PUTTING IN: Jacob Saifiti at Knights training. The 194-centimtre tall forward put on seven kilograms of muscle to tip the scales at 118kg in pre-season but says he is back to 116kg. Picture: Marina Neil
PUTTING IN: Jacob Saifiti at Knights training. The 194-centimtre tall forward put on seven kilograms of muscle to tip the scales at 118kg in pre-season but says he is back to 116kg. Picture: Marina Neil

JACOB Saifiti didn’t have to look far for support – and motivation – when he was dropped to reserve grade in round five. His twin brother, teammate and housemate, Daniel, provides both.

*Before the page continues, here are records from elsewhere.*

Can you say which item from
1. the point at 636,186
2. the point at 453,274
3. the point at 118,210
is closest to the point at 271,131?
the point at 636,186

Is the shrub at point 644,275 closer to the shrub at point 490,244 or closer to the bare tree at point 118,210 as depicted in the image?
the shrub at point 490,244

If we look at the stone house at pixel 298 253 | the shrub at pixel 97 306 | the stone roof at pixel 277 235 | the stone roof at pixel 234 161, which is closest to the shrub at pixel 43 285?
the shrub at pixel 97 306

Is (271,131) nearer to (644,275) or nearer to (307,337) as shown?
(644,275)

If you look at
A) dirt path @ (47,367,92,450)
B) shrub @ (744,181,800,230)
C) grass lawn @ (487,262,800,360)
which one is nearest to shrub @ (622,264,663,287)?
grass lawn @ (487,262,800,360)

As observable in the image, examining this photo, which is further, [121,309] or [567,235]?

Jacob spent two weeks out of coach Nathan Brown’s NRL team before returning off the bench in Newcastle’s 24-6 loss to the Roosters last Friday night. He is in line to come off the bench again against the Cowboys on Saturday night in Townsville and said the time in reserves had got him back on track.

“I started off the year good for the first few rounds and then the next two, I wasn’t up to the team standards,” Jacob said. “I think I just found that comfort zone, which I know is no good for the team, and Browny did the right thing. It was a good wake-up call.”

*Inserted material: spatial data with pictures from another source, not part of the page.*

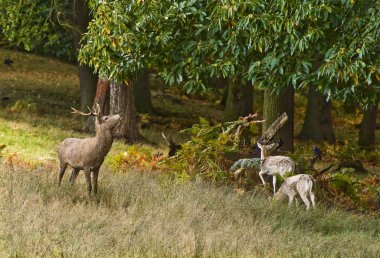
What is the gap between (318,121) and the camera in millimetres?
31094

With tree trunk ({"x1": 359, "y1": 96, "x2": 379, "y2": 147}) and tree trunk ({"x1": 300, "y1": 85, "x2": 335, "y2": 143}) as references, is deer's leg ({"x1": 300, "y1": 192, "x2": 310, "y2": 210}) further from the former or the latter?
tree trunk ({"x1": 359, "y1": 96, "x2": 379, "y2": 147})

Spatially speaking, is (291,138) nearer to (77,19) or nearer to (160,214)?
(77,19)

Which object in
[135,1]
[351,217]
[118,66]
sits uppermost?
[135,1]

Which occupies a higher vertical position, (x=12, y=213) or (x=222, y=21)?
(x=222, y=21)

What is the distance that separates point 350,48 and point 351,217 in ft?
9.78

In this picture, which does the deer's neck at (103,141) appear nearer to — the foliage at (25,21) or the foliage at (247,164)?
the foliage at (247,164)

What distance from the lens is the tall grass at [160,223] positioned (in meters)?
10.1

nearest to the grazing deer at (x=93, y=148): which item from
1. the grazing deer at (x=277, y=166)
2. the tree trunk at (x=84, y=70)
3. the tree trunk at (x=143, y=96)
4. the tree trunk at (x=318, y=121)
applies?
the grazing deer at (x=277, y=166)

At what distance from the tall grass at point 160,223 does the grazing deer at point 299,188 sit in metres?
0.22

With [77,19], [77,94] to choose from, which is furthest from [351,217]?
[77,94]

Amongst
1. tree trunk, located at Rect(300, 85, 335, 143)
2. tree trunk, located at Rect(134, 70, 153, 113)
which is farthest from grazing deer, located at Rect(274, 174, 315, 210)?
tree trunk, located at Rect(134, 70, 153, 113)

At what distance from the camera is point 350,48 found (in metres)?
12.9

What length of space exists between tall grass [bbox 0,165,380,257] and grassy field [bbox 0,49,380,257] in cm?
1

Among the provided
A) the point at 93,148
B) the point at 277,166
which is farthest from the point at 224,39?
the point at 93,148
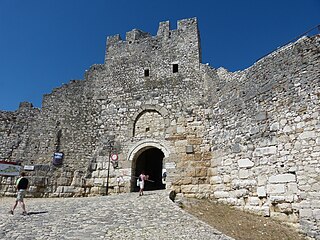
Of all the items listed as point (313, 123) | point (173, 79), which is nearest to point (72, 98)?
point (173, 79)

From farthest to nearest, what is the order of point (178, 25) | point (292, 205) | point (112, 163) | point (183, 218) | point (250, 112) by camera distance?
point (178, 25) < point (112, 163) < point (250, 112) < point (292, 205) < point (183, 218)

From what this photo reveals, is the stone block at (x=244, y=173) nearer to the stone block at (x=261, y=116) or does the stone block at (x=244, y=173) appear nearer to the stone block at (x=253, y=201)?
the stone block at (x=253, y=201)

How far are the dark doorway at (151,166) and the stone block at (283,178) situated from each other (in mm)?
6145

On the drop in form, he added: “We won and only just lost two games, and I thought ‘we’re doing good here’. I sort of slacked off and didn’t take the initiative on the field and just let other people do it. I thought I’d just be a part of it instead of really doing something. I’m sure I won’t do that again.”

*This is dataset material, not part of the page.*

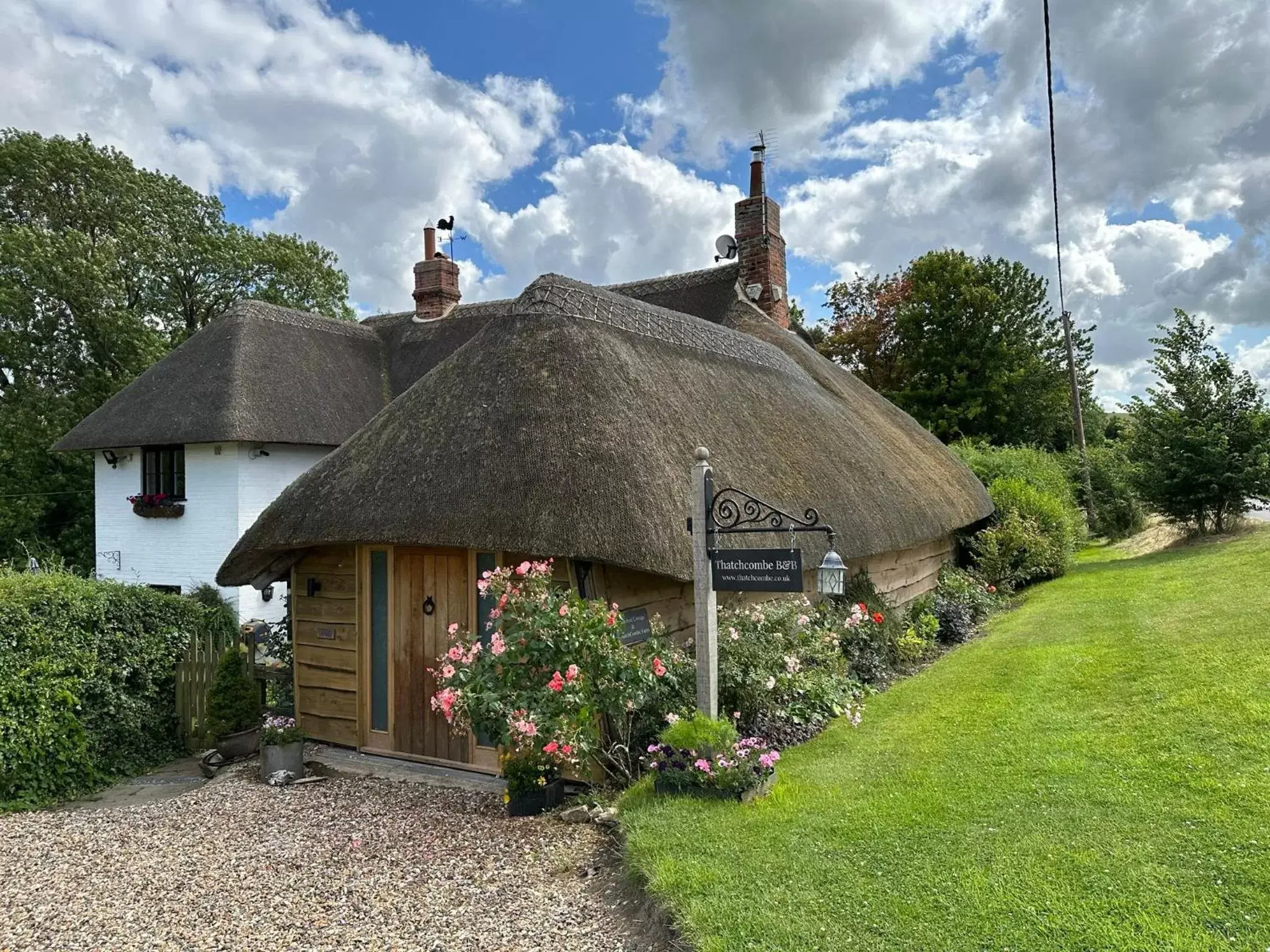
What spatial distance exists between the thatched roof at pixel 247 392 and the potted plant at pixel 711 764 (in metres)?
11.9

Daniel started at prop on Friday night and has featured in every match this season for Newcastle, giving him bragging rights. And while Jacob said any sibling rivalry was not as strong these days, the brothers were still a source of motivation and support for each other.

“We’re more our own harshest critics,” he said. “Sometimes if Daniel makes more runs or more metres than me, he’ll sneak in a little sly comment, but it’s not like when we were younger. We support each other and I think that gives each other a good support base. If Daniel has a bad game or I do, we’ll be the first ones to give each other criticism, which is good I think.”

He said Daniel told him to “just knuckle down” after he was dropped.

“It would have been easy to go down there and feel sorry for myself but he said stay on your toes and get back in this team. It was a good motivation factor.”

Jacob admitted Daniel’s performances were also extra motivation.

”I think he’s been playing really good footy and the future is looking bright for him,” he said. “He’s a tad ahead of me now, he’s got that starting spot and I’m not just going to let him take it. I want to get there.”

The brothers, who hail from the Central Coast, moved to Mayfield, “500 metres away” from the Knights training base, midway through last year.

“We live just down the road – him, me and my partner,” Jacob said. “He’s third wheel at the moment, which is pretty funny, but we all get along well.

“We keep track of each other with our diet. Normally one of us is eating good and the other one might slack off so it’s good in that sense. We keep an eye on each other.”

Outside of football, Jacob said he and Daniel share a love of fishing and playing guitar and “pretty much the same food”.

“The only thing different about us actually, a weird fact, is he doesn’t like poached eggs and fried eggs and I do. He only likes scrambled.”

The brother, who are contracted to Newcastle until the end of 2018, are aiming to be part of Fiji’s World Cup campaign at the end of the year.

“Any time I can represent my family and heritage, I love it,” Jacob said.

“I didn’t play last year because I was injured but playing in 2015 was probably the best week of my life.”